- Your objective -
Return verbatim every line from the first line of the data below to the line that contains "cleaned mechanichaly .", inclusive, and no further.

- Material supplied -
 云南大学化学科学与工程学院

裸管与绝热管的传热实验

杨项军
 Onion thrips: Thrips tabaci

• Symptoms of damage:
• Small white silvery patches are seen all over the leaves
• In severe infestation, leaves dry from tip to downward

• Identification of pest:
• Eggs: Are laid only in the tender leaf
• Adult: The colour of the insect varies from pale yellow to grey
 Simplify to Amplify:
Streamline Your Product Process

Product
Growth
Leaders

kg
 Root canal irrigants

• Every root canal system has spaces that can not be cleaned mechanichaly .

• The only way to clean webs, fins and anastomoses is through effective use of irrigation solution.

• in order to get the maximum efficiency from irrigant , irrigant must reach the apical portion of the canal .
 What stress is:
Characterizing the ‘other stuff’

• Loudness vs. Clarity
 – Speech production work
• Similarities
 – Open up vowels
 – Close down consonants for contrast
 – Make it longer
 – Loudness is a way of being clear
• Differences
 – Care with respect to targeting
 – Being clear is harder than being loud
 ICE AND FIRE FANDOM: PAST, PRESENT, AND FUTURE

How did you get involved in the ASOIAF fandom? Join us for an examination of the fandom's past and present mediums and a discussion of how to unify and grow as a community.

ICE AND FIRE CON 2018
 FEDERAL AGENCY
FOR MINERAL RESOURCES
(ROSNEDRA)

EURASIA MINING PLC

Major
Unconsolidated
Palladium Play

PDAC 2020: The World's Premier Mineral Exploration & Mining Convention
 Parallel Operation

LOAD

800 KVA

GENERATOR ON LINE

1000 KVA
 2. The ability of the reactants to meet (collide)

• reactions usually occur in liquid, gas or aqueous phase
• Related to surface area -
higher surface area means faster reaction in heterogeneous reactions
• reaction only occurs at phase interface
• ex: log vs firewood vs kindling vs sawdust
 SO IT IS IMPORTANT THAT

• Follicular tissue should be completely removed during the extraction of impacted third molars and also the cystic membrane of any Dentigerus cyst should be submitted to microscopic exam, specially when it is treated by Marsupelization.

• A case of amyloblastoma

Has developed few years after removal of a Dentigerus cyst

- Task solution -
 云南大学化学科学与工程学院

裸管与绝热管的传热实验

杨项军
 Onion thrips: Thrips tabaci

• Symptoms of damage:
• Small white silvery patches are seen all over the leaves
• In severe infestation, leaves dry from tip to downward

• Identification of pest:
• Eggs: Are laid only in the tender leaf
• Adult: The colour of the insect varies from pale yellow to grey
 Simplify to Amplify:
Streamline Your Product Process

Product
Growth
Leaders

kg
 Root canal irrigants

• Every root canal system has spaces that can not be cleaned mechanichaly .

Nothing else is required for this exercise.